Stored items:

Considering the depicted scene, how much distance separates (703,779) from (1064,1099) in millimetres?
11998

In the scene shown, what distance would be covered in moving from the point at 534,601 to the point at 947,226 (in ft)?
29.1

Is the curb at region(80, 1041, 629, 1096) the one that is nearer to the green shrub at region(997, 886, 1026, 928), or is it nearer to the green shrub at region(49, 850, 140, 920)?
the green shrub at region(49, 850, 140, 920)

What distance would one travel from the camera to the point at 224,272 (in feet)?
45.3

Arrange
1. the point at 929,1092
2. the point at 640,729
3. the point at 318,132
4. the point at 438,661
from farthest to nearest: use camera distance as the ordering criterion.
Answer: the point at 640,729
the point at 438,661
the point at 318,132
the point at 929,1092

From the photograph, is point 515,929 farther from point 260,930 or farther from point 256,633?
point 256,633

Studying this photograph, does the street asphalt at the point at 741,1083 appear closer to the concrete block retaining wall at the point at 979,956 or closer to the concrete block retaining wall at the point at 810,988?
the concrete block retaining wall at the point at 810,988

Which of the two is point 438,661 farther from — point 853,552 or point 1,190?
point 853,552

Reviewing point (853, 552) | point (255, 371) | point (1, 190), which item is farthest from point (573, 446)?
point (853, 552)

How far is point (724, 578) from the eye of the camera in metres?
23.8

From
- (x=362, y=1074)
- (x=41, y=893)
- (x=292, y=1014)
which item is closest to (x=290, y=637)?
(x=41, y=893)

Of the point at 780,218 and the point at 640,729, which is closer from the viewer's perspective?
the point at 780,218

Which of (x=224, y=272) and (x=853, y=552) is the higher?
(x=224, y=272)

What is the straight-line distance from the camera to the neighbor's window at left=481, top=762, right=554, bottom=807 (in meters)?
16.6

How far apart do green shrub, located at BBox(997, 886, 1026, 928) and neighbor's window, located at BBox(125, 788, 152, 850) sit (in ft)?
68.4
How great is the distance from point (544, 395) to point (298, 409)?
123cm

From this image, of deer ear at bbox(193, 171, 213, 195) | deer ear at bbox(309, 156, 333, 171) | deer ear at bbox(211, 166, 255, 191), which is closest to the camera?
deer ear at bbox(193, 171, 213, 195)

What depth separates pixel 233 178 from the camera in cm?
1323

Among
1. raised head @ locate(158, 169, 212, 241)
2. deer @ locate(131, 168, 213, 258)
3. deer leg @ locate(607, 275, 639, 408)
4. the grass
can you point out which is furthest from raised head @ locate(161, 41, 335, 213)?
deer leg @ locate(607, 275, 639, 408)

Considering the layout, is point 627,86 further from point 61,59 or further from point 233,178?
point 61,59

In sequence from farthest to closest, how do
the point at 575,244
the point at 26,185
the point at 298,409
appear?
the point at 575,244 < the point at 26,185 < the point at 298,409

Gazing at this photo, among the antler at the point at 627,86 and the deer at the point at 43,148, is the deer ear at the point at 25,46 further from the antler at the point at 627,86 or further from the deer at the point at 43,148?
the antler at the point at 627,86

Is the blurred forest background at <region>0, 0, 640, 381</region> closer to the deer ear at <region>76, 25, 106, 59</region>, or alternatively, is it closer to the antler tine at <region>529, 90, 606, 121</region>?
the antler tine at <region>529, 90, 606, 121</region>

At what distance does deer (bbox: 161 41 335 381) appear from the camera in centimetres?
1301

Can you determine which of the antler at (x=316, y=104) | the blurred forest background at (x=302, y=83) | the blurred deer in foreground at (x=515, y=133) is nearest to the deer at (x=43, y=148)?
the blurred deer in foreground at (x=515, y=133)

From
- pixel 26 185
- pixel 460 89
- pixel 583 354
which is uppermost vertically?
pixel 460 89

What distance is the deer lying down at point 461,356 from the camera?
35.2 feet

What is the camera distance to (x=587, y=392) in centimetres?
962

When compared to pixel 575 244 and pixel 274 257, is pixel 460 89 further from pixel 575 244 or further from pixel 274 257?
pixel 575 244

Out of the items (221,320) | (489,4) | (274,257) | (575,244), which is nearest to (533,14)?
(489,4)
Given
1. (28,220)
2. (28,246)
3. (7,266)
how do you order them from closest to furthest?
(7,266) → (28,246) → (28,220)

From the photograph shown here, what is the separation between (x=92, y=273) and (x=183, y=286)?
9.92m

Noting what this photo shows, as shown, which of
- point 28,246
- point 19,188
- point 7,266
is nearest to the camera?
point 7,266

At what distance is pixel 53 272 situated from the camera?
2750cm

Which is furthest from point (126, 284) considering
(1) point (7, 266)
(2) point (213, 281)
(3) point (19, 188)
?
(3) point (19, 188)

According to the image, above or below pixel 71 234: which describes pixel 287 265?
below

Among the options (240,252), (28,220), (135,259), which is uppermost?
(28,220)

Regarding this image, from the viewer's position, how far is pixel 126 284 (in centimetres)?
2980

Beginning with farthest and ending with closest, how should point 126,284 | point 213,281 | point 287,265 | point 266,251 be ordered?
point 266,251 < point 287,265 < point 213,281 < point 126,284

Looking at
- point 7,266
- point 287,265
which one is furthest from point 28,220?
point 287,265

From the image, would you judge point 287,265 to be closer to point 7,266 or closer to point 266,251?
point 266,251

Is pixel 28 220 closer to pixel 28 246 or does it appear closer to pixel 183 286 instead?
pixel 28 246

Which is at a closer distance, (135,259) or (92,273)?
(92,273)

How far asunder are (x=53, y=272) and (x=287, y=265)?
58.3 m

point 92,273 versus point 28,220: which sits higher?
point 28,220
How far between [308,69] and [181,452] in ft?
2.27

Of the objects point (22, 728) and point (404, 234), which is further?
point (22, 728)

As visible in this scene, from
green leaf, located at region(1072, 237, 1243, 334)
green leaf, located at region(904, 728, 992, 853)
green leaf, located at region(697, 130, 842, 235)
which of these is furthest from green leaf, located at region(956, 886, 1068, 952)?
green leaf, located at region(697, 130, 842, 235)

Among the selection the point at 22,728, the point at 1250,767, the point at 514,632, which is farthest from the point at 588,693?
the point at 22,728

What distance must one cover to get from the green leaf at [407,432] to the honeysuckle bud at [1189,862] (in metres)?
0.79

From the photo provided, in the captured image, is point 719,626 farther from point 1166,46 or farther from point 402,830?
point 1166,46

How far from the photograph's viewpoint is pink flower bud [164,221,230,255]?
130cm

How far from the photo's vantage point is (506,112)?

Work instructions:
Rewrite all the rows above as a JSON list of strings, with one string for each line and no blank lines.

Result below:
[
  "Considering the depicted scene, how much distance separates (703,779) from (1064,1099) in millimetres?",
  "11998",
  "In the scene shown, what distance would be covered in moving from the point at 534,601 to the point at 947,226 (in ft)?",
  "29.1",
  "Is the curb at region(80, 1041, 629, 1096) the one that is nearer to the green shrub at region(997, 886, 1026, 928), or is it nearer to the green shrub at region(49, 850, 140, 920)?",
  "the green shrub at region(49, 850, 140, 920)",
  "What distance would one travel from the camera to the point at 224,272 (in feet)?",
  "45.3",
  "Arrange",
  "1. the point at 929,1092",
  "2. the point at 640,729",
  "3. the point at 318,132",
  "4. the point at 438,661",
  "from farthest to nearest: use camera distance as the ordering criterion.",
  "Answer: the point at 640,729",
  "the point at 438,661",
  "the point at 318,132",
  "the point at 929,1092",
  "From the photograph, is point 515,929 farther from point 260,930 or farther from point 256,633?",
  "point 256,633",
  "Studying this photograph, does the street asphalt at the point at 741,1083 appear closer to the concrete block retaining wall at the point at 979,956 or closer to the concrete block retaining wall at the point at 810,988?",
  "the concrete block retaining wall at the point at 810,988",
  "Which of the two is point 438,661 farther from — point 853,552 or point 1,190?",
  "point 853,552",
  "Reviewing point (853, 552) | point (255, 371) | point (1, 190), which item is farthest from point (573, 446)?",
  "point (853, 552)",
  "How far is point (724, 578) from the eye of the camera in metres?",
  "23.8",
  "From",
  "- (x=362, y=1074)",
  "- (x=41, y=893)",
  "- (x=292, y=1014)",
  "which item is closest to (x=290, y=637)?",
  "(x=41, y=893)",
  "Of the point at 780,218 and the point at 640,729, which is closer from the viewer's perspective?",
  "the point at 780,218",
  "Which of (x=224, y=272) and (x=853, y=552) is the higher?",
  "(x=224, y=272)",
  "What is the straight-line distance from the camera to the neighbor's window at left=481, top=762, right=554, bottom=807 (in meters)?",
  "16.6",
  "How far apart do green shrub, located at BBox(997, 886, 1026, 928) and neighbor's window, located at BBox(125, 788, 152, 850) sit (in ft)?",
  "68.4",
  "How great is the distance from point (544, 395) to point (298, 409)?",
  "123cm",
  "From this image, of deer ear at bbox(193, 171, 213, 195) | deer ear at bbox(309, 156, 333, 171) | deer ear at bbox(211, 166, 255, 191), which is closest to the camera?",
  "deer ear at bbox(193, 171, 213, 195)",
  "What depth separates pixel 233 178 from the camera in cm?",
  "1323",
  "Among",
  "1. raised head @ locate(158, 169, 212, 241)",
  "2. deer @ locate(131, 168, 213, 258)",
  "3. deer leg @ locate(607, 275, 639, 408)",
  "4. the grass",
  "can you point out which is furthest from raised head @ locate(161, 41, 335, 213)?",
  "deer leg @ locate(607, 275, 639, 408)",
  "Considering the layout, is point 627,86 further from point 61,59 or further from point 233,178?",
  "point 61,59",
  "In sequence from farthest to closest, how do",
  "the point at 575,244",
  "the point at 26,185",
  "the point at 298,409",
  "appear?",
  "the point at 575,244 < the point at 26,185 < the point at 298,409",
  "Gazing at this photo, among the antler at the point at 627,86 and the deer at the point at 43,148, is the deer ear at the point at 25,46 further from the antler at the point at 627,86 or further from the deer at the point at 43,148?",
  "the antler at the point at 627,86",
  "Is the blurred forest background at <region>0, 0, 640, 381</region> closer to the deer ear at <region>76, 25, 106, 59</region>, or alternatively, is it closer to the antler tine at <region>529, 90, 606, 121</region>?",
  "the antler tine at <region>529, 90, 606, 121</region>",
  "At what distance does deer (bbox: 161 41 335 381) appear from the camera in centimetres?",
  "1301",
  "Can you determine which of the antler at (x=316, y=104) | the blurred forest background at (x=302, y=83) | the blurred deer in foreground at (x=515, y=133) is nearest to the deer at (x=43, y=148)?",
  "the blurred deer in foreground at (x=515, y=133)",
  "From",
  "- pixel 26 185",
  "- pixel 460 89",
  "- pixel 583 354",
  "which is uppermost vertically?",
  "pixel 460 89",
  "What distance is the deer lying down at point 461,356 from the camera?",
  "35.2 feet",
  "What is the camera distance to (x=587, y=392) in centimetres?",
  "962",
  "When compared to pixel 575 244 and pixel 274 257, is pixel 460 89 further from pixel 575 244 or further from pixel 274 257?",
  "pixel 575 244",
  "Out of the items (221,320) | (489,4) | (274,257) | (575,244), which is nearest to (533,14)?",
  "(489,4)",
  "Given",
  "1. (28,220)",
  "2. (28,246)",
  "3. (7,266)",
  "how do you order them from closest to furthest?",
  "(7,266) → (28,246) → (28,220)",
  "From the photograph shown here, what is the separation between (x=92, y=273) and (x=183, y=286)?",
  "9.92m",
  "Noting what this photo shows, as shown, which of",
  "- point 28,246",
  "- point 19,188",
  "- point 7,266",
  "is nearest to the camera?",
  "point 7,266",
  "At what distance is pixel 53 272 situated from the camera?",
  "2750cm",
  "Which is furthest from point (126, 284) considering",
  "(1) point (7, 266)",
  "(2) point (213, 281)",
  "(3) point (19, 188)",
  "?",
  "(3) point (19, 188)",
  "According to the image, above or below pixel 71 234: which describes pixel 287 265?",
  "below",
  "Among the options (240,252), (28,220), (135,259), which is uppermost?",
  "(28,220)",
  "Regarding this image, from the viewer's position, how far is pixel 126 284 (in centimetres)?",
  "2980",
  "Beginning with farthest and ending with closest, how should point 126,284 | point 213,281 | point 287,265 | point 266,251 be ordered?",
  "point 266,251 < point 287,265 < point 213,281 < point 126,284",
  "Looking at",
  "- point 7,266",
  "- point 287,265",
  "which one is furthest from point 28,220?",
  "point 287,265",
  "From the image, would you judge point 287,265 to be closer to point 7,266 or closer to point 266,251?",
  "point 266,251",
  "Is pixel 28 220 closer to pixel 28 246 or does it appear closer to pixel 183 286 instead?",
  "pixel 28 246",
  "Which is at a closer distance, (135,259) or (92,273)?",
  "(92,273)",
  "How far asunder are (x=53, y=272) and (x=287, y=265)?",
  "58.3 m",
  "point 92,273 versus point 28,220: which sits higher?",
  "point 28,220",
  "How far between [308,69] and [181,452] in ft?",
  "2.27",
  "Of the objects point (22, 728) and point (404, 234), which is further?",
  "point (22, 728)",
  "As visible in this scene, from",
  "green leaf, located at region(1072, 237, 1243, 334)",
  "green leaf, located at region(904, 728, 992, 853)",
  "green leaf, located at region(697, 130, 842, 235)",
  "which of these is furthest from green leaf, located at region(956, 886, 1068, 952)?",
  "green leaf, located at region(697, 130, 842, 235)",
  "Among the selection the point at 22,728, the point at 1250,767, the point at 514,632, which is farthest from the point at 588,693?",
  "the point at 22,728",
  "What distance must one cover to get from the green leaf at [407,432] to the honeysuckle bud at [1189,862] (in metres)?",
  "0.79",
  "From the photo provided, in the captured image, is point 719,626 farther from point 1166,46 or farther from point 402,830?",
  "point 1166,46",
  "How far from the photograph's viewpoint is pink flower bud [164,221,230,255]?",
  "130cm",
  "How far from the photo's vantage point is (506,112)?"
]